→ **SHORT PROBLEM**
Give all of the lines again exactly as they read.

(Entries from a dataset)
_____
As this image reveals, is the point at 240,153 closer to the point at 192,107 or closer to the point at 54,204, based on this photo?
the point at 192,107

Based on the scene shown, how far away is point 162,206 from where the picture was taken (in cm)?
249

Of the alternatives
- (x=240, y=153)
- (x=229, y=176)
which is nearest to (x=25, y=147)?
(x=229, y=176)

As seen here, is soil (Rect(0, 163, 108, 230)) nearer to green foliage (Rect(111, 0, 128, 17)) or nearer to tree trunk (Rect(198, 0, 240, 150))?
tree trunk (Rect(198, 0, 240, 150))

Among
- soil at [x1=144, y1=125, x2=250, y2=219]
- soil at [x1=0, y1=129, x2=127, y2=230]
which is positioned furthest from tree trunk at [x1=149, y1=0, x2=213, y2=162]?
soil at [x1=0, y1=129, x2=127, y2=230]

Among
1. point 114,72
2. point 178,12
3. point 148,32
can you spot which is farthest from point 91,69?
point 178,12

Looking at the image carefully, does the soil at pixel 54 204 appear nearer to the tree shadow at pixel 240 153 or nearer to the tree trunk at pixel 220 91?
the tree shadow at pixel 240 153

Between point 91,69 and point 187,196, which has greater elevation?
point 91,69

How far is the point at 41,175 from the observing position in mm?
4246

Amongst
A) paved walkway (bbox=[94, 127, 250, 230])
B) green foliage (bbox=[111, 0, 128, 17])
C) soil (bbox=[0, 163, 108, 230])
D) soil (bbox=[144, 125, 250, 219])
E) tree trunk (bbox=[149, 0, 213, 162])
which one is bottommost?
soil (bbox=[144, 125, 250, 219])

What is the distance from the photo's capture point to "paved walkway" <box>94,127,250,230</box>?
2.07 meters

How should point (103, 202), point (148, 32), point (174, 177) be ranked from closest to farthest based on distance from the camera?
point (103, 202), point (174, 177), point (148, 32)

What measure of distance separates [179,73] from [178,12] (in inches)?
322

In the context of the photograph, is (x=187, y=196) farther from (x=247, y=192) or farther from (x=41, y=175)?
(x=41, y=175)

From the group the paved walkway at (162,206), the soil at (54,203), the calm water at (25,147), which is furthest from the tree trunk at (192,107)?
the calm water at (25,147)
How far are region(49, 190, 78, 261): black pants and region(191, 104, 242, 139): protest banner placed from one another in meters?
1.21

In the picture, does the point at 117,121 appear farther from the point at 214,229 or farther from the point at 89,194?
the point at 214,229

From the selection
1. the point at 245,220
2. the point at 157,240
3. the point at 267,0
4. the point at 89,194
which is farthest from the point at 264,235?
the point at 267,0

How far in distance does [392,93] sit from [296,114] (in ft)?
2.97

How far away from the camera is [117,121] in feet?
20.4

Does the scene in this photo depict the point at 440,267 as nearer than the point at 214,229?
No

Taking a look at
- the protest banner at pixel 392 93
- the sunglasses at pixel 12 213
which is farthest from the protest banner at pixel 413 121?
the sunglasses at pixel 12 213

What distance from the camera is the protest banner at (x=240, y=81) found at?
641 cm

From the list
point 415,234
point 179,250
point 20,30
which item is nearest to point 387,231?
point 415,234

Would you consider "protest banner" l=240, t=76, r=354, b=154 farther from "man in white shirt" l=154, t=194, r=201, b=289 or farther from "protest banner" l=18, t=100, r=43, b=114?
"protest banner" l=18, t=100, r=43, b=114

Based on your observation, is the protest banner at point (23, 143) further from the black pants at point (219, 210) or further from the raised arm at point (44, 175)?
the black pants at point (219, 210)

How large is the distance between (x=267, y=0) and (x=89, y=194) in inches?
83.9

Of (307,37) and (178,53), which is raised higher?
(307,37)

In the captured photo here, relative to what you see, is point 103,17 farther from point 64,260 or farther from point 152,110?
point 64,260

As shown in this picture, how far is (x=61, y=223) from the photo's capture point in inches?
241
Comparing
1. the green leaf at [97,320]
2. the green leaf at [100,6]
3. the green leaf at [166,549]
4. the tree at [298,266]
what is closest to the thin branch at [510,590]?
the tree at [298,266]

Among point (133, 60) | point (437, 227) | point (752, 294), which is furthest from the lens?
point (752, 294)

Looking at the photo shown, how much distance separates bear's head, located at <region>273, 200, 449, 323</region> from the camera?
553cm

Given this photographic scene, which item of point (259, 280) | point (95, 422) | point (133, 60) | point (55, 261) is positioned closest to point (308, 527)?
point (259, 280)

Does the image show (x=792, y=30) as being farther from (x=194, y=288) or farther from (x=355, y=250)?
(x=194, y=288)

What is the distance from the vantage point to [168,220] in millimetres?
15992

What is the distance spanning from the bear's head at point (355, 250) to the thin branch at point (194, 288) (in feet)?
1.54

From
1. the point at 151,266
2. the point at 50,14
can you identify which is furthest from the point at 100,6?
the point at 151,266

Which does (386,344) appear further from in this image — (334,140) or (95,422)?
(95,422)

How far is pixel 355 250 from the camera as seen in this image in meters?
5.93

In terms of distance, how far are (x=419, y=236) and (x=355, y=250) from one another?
_____
→ **ANSWER TO THE TASK**
As this image reveals, is the point at 240,153 closer to the point at 192,107 or closer to the point at 54,204, based on this photo?
the point at 192,107

Based on the scene shown, how far away is point 162,206 from where the picture was taken (in cm)?
249

Of the alternatives
- (x=240, y=153)
- (x=229, y=176)
which is nearest to (x=25, y=147)?
(x=229, y=176)

As seen here, is soil (Rect(0, 163, 108, 230)) nearer to green foliage (Rect(111, 0, 128, 17)) or nearer to tree trunk (Rect(198, 0, 240, 150))?
tree trunk (Rect(198, 0, 240, 150))

Among
- soil at [x1=144, y1=125, x2=250, y2=219]
- soil at [x1=0, y1=129, x2=127, y2=230]
which is positioned furthest from tree trunk at [x1=149, y1=0, x2=213, y2=162]?
soil at [x1=0, y1=129, x2=127, y2=230]

Among
1. point 114,72
2. point 178,12
3. point 148,32
can you spot which is farthest from point 91,69?
point 178,12

Looking at the image carefully, does the soil at pixel 54 204 appear nearer to the tree shadow at pixel 240 153 or nearer to the tree trunk at pixel 220 91?
the tree shadow at pixel 240 153

Between point 91,69 and point 187,196, which has greater elevation?
point 91,69

How far is the point at 41,175 from the observing position in mm?
4246

Amongst
A) paved walkway (bbox=[94, 127, 250, 230])
B) green foliage (bbox=[111, 0, 128, 17])
C) soil (bbox=[0, 163, 108, 230])
D) soil (bbox=[144, 125, 250, 219])
E) tree trunk (bbox=[149, 0, 213, 162])
which one is bottommost?
soil (bbox=[144, 125, 250, 219])

What is the distance from the photo's capture point to "paved walkway" <box>94,127,250,230</box>?
2.07 meters

How should point (103, 202), point (148, 32), point (174, 177) be ranked from closest to farthest based on distance from the camera?
point (103, 202), point (174, 177), point (148, 32)

What measure of distance separates [179,73] from [178,12] (in inches)?
322

In the context of the photograph, is (x=187, y=196) farther from (x=247, y=192) or farther from (x=41, y=175)?
(x=41, y=175)

From the group the paved walkway at (162,206), the soil at (54,203), the calm water at (25,147), which is furthest from the tree trunk at (192,107)?
the calm water at (25,147)
How far are region(49, 190, 78, 261): black pants and region(191, 104, 242, 139): protest banner placed from one another in meters?
1.21

In the picture, does the point at 117,121 appear farther from the point at 214,229 or farther from the point at 89,194?
the point at 214,229

From the selection
1. the point at 245,220
2. the point at 157,240
3. the point at 267,0
4. the point at 89,194
which is farthest from the point at 264,235?
the point at 267,0

How far in distance does [392,93] sit from [296,114] (in ft)?
2.97

How far away from the camera is [117,121] in feet?
20.4

Does the scene in this photo depict the point at 440,267 as nearer than the point at 214,229?
No

Taking a look at
- the protest banner at pixel 392 93
- the sunglasses at pixel 12 213
which is farthest from the protest banner at pixel 413 121?
the sunglasses at pixel 12 213

What distance from the camera is the protest banner at (x=240, y=81) found at?
641 cm

From the list
point 415,234
point 179,250
point 20,30
which item is nearest to point 387,231?
point 415,234

Would you consider "protest banner" l=240, t=76, r=354, b=154 farther from "man in white shirt" l=154, t=194, r=201, b=289 or farther from "protest banner" l=18, t=100, r=43, b=114?
"protest banner" l=18, t=100, r=43, b=114

Based on your observation, is the protest banner at point (23, 143) further from the black pants at point (219, 210) or further from the raised arm at point (44, 175)?
the black pants at point (219, 210)

How large is the distance between (x=267, y=0) and (x=89, y=194) in inches?
83.9

Of (307,37) and (178,53), which is raised higher?
(307,37)

In the captured photo here, relative to what you see, is point 103,17 farther from point 64,260 or farther from point 152,110?
point 64,260

As shown in this picture, how far is (x=61, y=223) from the photo's capture point in inches?
241
Comparing
1. the green leaf at [97,320]
2. the green leaf at [100,6]
3. the green leaf at [166,549]
4. the tree at [298,266]
what is closest to the thin branch at [510,590]?
the tree at [298,266]

Among point (133, 60) | point (437, 227) | point (752, 294), which is furthest from the lens?
point (752, 294)

Looking at the photo shown, how much distance separates bear's head, located at <region>273, 200, 449, 323</region> from the camera?
553cm

Given this photographic scene, which item of point (259, 280) | point (95, 422) | point (133, 60) | point (55, 261) is positioned closest to point (308, 527)?
point (259, 280)

Does the image show (x=792, y=30) as being farther from (x=194, y=288) or farther from (x=355, y=250)?
(x=194, y=288)

What is the distance from the vantage point to [168,220] in millimetres?
15992

What is the distance spanning from the bear's head at point (355, 250) to the thin branch at point (194, 288) (in feet)?
1.54

From
1. the point at 151,266
2. the point at 50,14
can you identify which is furthest from the point at 100,6?
the point at 151,266

Which does (386,344) appear further from in this image — (334,140) or (95,422)?
(95,422)

How far is pixel 355 250 from the camera as seen in this image in meters?
5.93

In terms of distance, how far are (x=419, y=236) and (x=355, y=250) from one another?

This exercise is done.